# MATERIAL PROVIDED

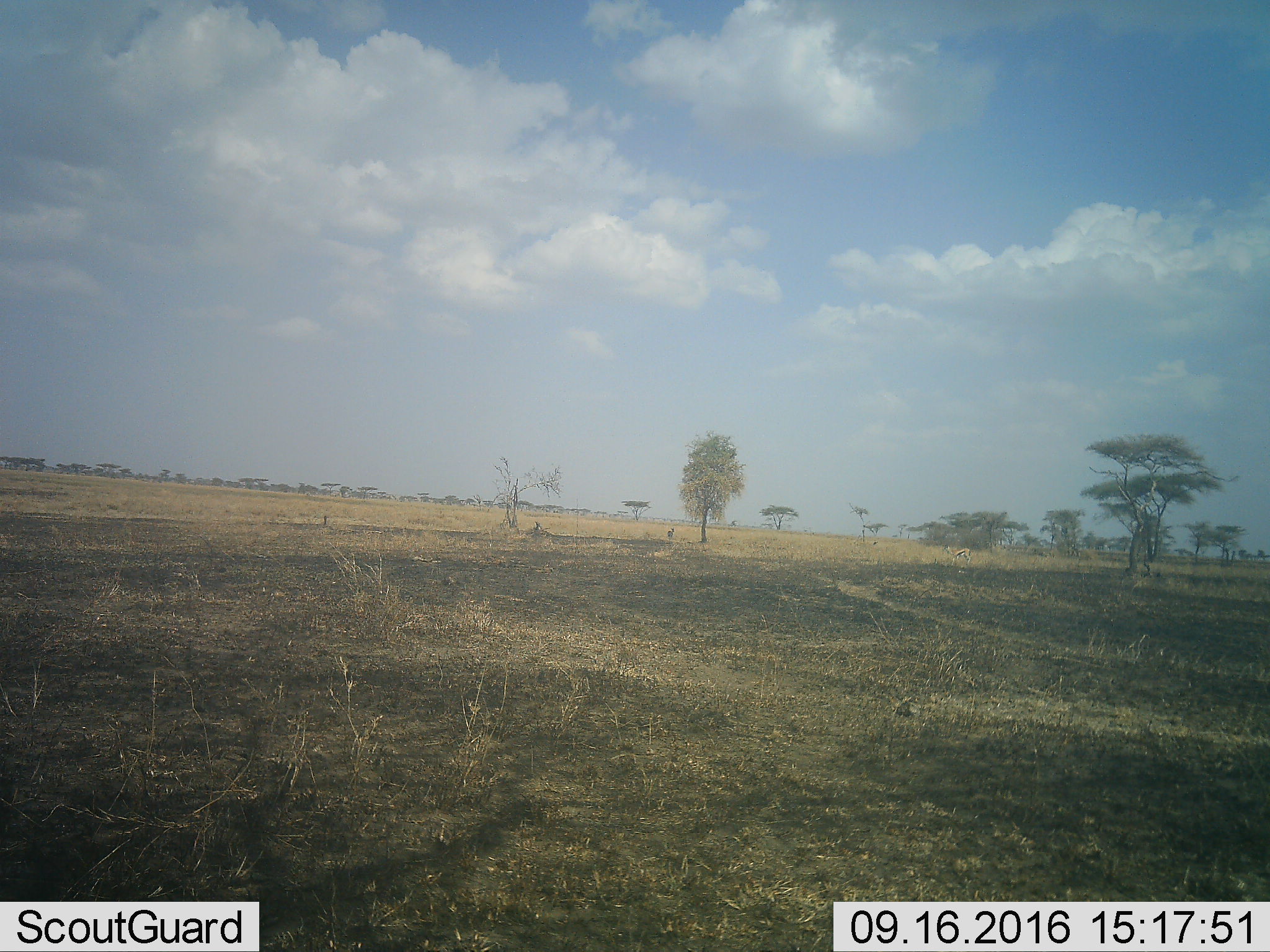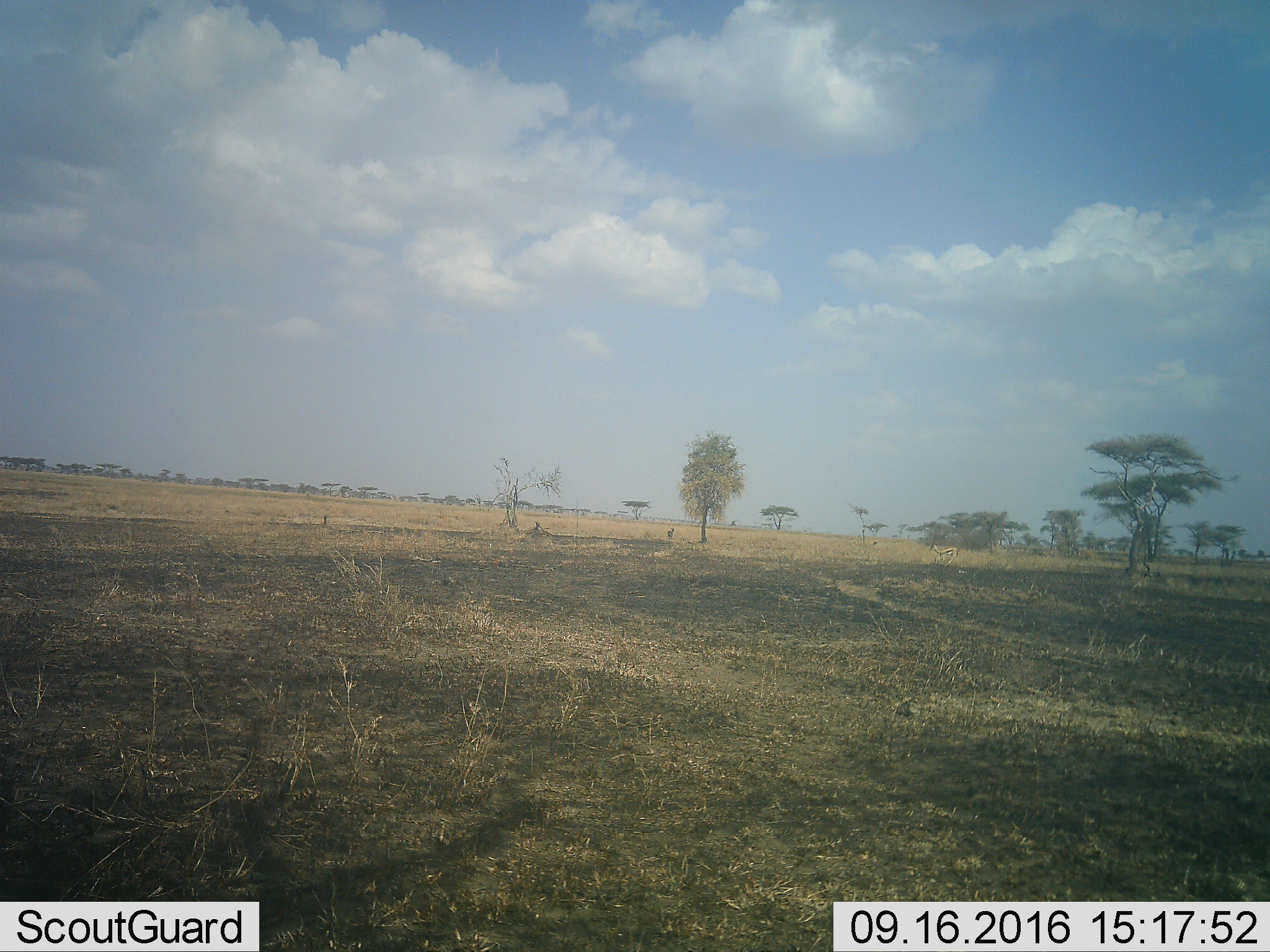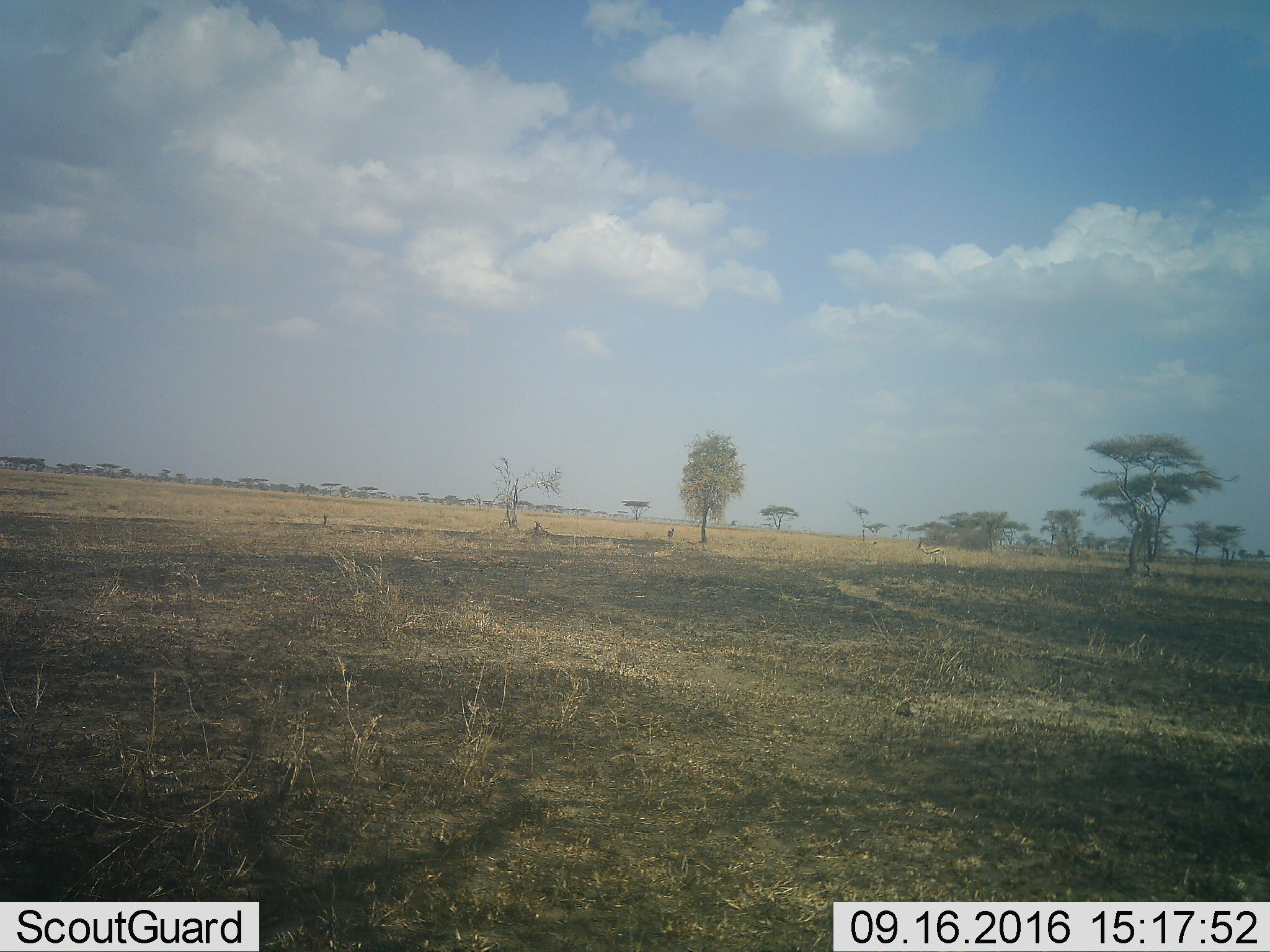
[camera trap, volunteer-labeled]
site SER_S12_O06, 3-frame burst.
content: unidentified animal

==

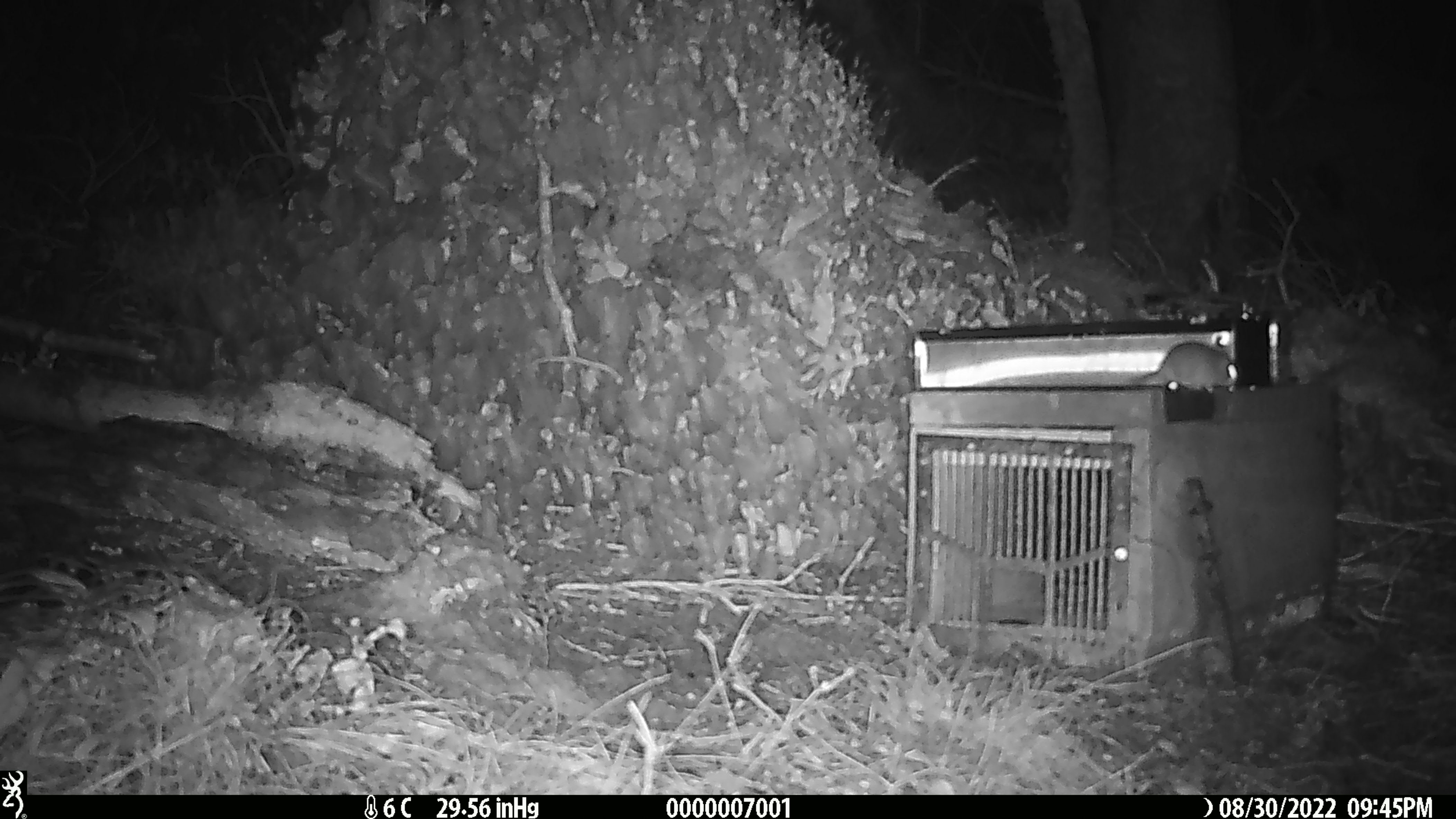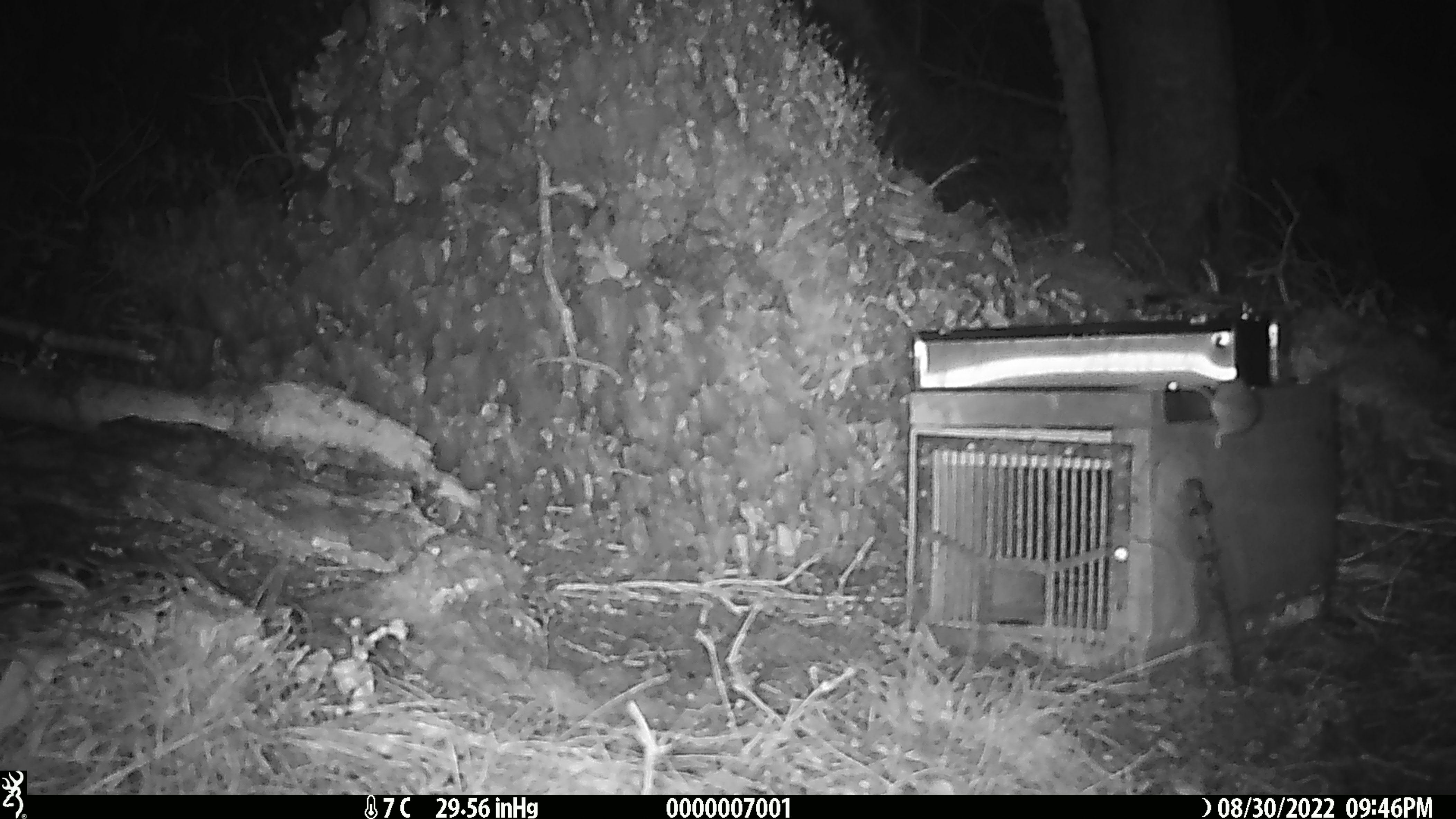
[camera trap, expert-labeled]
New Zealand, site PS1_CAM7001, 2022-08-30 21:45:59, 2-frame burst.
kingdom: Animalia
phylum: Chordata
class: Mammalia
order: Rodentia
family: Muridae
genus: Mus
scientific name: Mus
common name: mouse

# PROBLEM DESCRIPTION
Of the lines above, extract only those from the line with "order: Rodentia" to the line with "common name: mouse", both included, exactly as written.

# REPLY TO THE EXERCISE
order: Rodentia
family: Muridae
genus: Mus
scientific name: Mus
common name: mouse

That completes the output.